## Task description
Write out only the tail of the records, beginning at the line containing "From the perspective shown, which of" and including the last line, exactly as written.

[Saved entries]
'''

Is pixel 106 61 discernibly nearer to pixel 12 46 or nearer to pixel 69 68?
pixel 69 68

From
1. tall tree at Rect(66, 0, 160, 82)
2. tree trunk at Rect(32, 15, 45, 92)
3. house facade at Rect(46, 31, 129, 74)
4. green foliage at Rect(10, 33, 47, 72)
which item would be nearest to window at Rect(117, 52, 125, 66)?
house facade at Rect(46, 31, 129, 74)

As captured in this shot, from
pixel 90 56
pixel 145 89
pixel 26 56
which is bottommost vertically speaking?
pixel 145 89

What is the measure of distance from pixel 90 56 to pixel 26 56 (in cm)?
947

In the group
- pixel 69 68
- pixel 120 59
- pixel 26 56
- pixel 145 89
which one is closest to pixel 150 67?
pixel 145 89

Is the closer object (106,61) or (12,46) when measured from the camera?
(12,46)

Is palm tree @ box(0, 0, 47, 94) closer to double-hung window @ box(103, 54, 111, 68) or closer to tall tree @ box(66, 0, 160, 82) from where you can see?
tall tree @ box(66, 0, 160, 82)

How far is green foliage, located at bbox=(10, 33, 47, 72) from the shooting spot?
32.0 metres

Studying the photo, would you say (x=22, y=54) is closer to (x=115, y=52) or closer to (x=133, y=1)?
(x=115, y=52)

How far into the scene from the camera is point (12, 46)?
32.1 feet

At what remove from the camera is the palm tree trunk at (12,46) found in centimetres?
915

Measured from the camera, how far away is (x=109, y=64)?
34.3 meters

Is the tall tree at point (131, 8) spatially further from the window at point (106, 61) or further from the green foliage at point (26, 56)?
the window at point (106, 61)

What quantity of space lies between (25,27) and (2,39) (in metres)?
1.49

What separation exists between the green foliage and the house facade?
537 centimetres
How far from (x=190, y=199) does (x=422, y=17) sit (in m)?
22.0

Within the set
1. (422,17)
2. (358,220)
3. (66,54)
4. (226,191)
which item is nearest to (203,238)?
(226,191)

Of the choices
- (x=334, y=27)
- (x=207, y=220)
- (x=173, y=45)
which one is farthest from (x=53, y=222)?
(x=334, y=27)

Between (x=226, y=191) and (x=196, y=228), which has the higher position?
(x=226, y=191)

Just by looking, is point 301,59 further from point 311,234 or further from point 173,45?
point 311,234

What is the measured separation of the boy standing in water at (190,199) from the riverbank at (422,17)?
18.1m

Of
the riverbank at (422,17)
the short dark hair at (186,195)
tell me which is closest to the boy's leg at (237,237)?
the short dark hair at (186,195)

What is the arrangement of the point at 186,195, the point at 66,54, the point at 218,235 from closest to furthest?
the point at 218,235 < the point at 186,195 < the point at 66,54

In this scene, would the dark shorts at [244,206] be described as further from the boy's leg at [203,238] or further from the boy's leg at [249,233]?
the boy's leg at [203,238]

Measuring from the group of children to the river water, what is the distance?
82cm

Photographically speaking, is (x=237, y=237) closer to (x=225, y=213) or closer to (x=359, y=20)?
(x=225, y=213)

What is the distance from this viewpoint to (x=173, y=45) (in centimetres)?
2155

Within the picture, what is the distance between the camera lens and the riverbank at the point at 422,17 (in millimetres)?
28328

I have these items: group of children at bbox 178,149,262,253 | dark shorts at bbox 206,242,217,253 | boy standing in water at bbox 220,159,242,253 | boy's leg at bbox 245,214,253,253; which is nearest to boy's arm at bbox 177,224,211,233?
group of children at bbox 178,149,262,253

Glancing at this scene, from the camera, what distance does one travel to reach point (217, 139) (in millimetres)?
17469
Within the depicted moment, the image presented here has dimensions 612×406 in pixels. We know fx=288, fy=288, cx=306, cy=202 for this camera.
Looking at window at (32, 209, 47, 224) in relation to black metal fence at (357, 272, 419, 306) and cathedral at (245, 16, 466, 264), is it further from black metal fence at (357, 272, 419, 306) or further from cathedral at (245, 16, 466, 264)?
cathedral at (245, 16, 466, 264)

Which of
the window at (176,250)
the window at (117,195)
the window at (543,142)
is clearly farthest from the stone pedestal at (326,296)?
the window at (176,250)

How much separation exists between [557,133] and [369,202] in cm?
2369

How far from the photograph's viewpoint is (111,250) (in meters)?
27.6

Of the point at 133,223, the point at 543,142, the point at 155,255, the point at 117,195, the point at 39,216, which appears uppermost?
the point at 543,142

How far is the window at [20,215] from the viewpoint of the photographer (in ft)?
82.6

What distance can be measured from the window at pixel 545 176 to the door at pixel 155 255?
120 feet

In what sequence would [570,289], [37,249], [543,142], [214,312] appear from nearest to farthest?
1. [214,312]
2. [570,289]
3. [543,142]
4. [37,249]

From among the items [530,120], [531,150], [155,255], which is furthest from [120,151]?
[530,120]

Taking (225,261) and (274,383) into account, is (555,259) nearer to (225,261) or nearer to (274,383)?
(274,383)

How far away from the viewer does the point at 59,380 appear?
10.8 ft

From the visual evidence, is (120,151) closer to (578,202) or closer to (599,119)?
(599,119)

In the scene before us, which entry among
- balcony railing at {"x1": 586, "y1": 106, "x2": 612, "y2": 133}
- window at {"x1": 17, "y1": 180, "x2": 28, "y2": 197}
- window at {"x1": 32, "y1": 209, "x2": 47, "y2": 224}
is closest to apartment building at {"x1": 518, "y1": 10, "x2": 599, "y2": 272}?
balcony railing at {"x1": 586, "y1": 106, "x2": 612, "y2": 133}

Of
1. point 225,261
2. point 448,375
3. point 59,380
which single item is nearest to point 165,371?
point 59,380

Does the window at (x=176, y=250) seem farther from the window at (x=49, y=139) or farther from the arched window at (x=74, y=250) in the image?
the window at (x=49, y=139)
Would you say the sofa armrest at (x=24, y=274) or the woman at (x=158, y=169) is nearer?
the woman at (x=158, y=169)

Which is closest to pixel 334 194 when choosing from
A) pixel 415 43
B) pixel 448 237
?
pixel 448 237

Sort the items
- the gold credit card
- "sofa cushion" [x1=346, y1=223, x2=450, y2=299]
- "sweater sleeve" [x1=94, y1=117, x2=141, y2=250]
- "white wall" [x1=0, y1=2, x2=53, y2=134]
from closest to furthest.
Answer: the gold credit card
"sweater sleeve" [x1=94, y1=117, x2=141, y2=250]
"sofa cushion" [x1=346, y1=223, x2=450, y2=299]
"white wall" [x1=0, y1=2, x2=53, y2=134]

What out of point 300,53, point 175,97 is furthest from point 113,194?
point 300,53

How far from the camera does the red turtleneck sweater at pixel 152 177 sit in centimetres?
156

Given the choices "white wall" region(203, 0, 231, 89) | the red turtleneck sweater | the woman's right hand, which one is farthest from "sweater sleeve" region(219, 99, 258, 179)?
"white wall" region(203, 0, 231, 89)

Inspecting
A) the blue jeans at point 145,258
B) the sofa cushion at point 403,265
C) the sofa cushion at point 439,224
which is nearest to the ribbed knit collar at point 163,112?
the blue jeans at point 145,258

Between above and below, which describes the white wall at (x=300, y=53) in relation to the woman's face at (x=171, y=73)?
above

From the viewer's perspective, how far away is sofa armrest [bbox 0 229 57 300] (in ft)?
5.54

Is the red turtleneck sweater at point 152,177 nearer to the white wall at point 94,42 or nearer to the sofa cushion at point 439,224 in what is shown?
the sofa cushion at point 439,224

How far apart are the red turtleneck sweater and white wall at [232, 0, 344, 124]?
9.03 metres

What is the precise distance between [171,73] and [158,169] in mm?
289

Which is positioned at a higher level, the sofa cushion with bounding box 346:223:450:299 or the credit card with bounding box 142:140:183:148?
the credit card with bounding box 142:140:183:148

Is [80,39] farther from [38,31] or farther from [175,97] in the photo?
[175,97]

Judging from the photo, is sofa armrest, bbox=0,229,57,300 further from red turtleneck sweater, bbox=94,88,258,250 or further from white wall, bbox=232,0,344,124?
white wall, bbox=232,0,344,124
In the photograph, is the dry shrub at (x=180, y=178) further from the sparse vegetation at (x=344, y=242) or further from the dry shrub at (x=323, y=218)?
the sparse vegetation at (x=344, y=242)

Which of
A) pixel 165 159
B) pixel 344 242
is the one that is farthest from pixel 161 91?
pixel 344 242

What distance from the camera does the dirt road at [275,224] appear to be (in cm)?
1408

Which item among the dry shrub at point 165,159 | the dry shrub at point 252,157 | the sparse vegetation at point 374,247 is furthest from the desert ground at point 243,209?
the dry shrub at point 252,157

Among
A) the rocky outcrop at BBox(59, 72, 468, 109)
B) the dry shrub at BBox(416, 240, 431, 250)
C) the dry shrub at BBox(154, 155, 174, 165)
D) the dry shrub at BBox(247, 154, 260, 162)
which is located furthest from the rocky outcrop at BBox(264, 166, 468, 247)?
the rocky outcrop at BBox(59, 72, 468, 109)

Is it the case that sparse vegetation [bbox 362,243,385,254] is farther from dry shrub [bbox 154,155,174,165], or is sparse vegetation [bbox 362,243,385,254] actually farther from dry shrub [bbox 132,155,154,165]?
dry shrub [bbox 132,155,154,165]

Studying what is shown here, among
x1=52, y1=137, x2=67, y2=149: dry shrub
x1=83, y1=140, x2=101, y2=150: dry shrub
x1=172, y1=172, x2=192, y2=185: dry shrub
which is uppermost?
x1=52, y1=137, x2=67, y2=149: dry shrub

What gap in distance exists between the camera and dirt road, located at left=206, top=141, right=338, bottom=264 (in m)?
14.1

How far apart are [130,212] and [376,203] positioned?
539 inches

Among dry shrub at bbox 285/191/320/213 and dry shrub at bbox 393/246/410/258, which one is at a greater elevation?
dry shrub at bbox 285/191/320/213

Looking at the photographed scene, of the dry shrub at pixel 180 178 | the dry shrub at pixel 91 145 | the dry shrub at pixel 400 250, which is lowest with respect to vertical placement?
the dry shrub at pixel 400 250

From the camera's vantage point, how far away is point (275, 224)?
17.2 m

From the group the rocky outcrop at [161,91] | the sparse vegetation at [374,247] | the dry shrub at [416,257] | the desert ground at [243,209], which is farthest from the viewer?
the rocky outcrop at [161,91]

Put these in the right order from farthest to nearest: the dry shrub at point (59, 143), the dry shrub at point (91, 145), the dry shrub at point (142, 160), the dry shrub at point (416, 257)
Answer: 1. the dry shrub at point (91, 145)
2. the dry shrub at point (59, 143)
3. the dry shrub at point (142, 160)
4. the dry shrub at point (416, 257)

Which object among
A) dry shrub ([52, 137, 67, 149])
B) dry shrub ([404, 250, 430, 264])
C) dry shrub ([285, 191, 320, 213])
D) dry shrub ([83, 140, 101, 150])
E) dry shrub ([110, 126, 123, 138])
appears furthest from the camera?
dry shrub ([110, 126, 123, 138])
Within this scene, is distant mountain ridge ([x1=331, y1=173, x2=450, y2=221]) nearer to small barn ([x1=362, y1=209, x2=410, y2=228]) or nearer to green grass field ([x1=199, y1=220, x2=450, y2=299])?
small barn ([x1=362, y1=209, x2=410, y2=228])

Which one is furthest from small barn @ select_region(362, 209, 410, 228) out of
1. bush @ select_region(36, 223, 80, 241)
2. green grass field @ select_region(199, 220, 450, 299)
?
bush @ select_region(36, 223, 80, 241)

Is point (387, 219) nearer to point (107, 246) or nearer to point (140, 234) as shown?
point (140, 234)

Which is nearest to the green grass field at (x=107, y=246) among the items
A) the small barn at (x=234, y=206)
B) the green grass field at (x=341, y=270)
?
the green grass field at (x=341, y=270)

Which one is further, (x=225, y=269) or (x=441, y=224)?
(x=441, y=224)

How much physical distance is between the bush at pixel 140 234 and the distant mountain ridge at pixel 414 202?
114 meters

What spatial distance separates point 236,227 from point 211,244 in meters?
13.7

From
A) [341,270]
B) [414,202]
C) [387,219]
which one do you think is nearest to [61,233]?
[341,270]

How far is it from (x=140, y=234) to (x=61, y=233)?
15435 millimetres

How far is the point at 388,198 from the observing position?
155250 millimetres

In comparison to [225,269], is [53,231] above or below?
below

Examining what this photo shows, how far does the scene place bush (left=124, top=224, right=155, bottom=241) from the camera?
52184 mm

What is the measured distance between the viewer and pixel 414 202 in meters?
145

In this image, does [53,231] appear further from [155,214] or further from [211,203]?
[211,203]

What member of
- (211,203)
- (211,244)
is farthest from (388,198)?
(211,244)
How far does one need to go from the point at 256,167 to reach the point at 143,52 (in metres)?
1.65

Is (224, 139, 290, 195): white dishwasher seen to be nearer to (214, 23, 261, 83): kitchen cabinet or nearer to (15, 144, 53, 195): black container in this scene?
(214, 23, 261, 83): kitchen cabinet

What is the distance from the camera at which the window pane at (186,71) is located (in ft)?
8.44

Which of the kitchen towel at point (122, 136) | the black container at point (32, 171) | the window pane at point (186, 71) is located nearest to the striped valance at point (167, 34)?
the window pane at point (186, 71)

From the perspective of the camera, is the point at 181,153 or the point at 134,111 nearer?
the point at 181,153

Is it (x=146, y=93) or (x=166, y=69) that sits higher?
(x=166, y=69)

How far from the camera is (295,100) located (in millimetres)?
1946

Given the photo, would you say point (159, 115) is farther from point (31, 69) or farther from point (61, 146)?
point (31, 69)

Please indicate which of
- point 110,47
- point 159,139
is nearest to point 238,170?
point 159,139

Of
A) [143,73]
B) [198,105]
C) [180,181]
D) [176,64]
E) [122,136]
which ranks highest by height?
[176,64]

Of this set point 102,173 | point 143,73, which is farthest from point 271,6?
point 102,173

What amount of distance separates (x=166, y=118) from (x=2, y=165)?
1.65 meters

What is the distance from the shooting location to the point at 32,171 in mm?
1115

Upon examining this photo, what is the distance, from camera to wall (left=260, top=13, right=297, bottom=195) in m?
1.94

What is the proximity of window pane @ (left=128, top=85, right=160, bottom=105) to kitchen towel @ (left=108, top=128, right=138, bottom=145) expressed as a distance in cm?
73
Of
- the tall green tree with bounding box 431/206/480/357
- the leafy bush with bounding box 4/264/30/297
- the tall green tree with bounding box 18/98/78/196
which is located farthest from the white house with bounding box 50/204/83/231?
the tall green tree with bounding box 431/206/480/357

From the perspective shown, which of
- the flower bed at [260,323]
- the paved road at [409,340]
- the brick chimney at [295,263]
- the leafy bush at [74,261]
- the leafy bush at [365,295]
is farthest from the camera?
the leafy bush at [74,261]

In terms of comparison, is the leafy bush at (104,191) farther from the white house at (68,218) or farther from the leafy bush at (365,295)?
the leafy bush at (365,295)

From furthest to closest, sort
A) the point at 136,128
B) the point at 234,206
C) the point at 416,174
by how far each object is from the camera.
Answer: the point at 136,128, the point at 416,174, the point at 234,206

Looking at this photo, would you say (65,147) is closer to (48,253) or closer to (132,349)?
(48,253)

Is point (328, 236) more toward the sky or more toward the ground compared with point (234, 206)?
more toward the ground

'''

## Result of the exercise
From the perspective shown, which of
- the flower bed at [260,323]
- the paved road at [409,340]
- the brick chimney at [295,263]
- the leafy bush at [74,261]
- the leafy bush at [365,295]
is farthest from the camera?
the leafy bush at [74,261]

In terms of comparison, is the leafy bush at (104,191) farther from the white house at (68,218) or farther from the leafy bush at (365,295)?
the leafy bush at (365,295)

From furthest to closest, sort
A) the point at 136,128
B) the point at 234,206
C) the point at 416,174
by how far each object is from the camera.
Answer: the point at 136,128, the point at 416,174, the point at 234,206

Looking at this photo, would you say (65,147) is closer to (48,253) or closer to (132,349)?
(48,253)

Is point (328, 236) more toward the sky or more toward the ground compared with point (234, 206)?
more toward the ground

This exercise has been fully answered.